Table 2. Barriers for working with (big) data analytics

The challenge with the limited prototyping capacity can indirectly affect data availability. In detail, limited hardware and users lead to an impact to generated data. However, such limitations could be overcome by better planning and more focused testing of their products with their end-users. Furthermore, some of the startups mention that they face specific security and privacy issues related with the use of personal data, due to the nature of their business (e.g., medical technology tested at hospitals). Nonetheless, such barriers can be overcome with the collaboration of the different actors in the society (i.e., industry, government, academia), and the recently directive from EU on data protection (i.e., GDPR) is a step towards that direction. Finally, the startups indicate that generating knowledge from data analytics is not a primary objective for them, thus it is not included in their overall business strategies. This is also linked with the other barriers, regarding prototyping capacity and resource availability, since they believe that they are not able to achieve their short-term goals using data analytics.

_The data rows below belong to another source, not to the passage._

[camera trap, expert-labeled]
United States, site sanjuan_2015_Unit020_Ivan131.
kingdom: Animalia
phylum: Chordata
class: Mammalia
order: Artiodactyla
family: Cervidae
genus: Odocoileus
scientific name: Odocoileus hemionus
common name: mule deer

Some business managers mention that they possess limited knowledge on what additional value data analytics could provide to their decision-making and design process. Increasing business managers’ awareness around the potential knowledge and presenting them with practical information and knowledge will increase the potential of including data analytics in their business models. This can be achieved by offering to startups validated learning, through the use of cohort metrics (e.g., actionable, accessible, and auditable metrics) and analysis. As startups are characterized by short-term planning and frequent releases, utilizing big data analytics will allow startups to make data-driven decisions, which can be faster and with increased quality, thus being consistent with the agile environment that most startups operate.

As with all empirical studies, this study has some limitations. Qualitative data collection measures imply that results and implications are subject to bias. To mitigate the risk of wrong interpretations, author one and two attended all interviews, preferably face-to-face on-site. Recordings were transcribed shortly afterward to preserve respondents’ actual meanings. Furthermore, the study would profit from a wider collection of data, both to discover more challenges and to ensure credible conclusions. Also, employing quantitative methods would allow for data triangulation.

This study provides initial knowledge on data analytics in startups, however, future work should investigate more startups both to identify other challenges and barriers, and for generalization of results to a larger startup population (e.g., operating in different markets and lifecycle stages, and various geographical locations). Seeing that the widespread of data analytics is limited, startups need specific methods for utilizing analysis tools in early startup stages. Startup managers need guidance to understand how their data can generate revenues, and what knowledge is required for their organization to thrive from data analytics. Startups need directions for how to implement a data analytics strategy to benefit the company in the long run.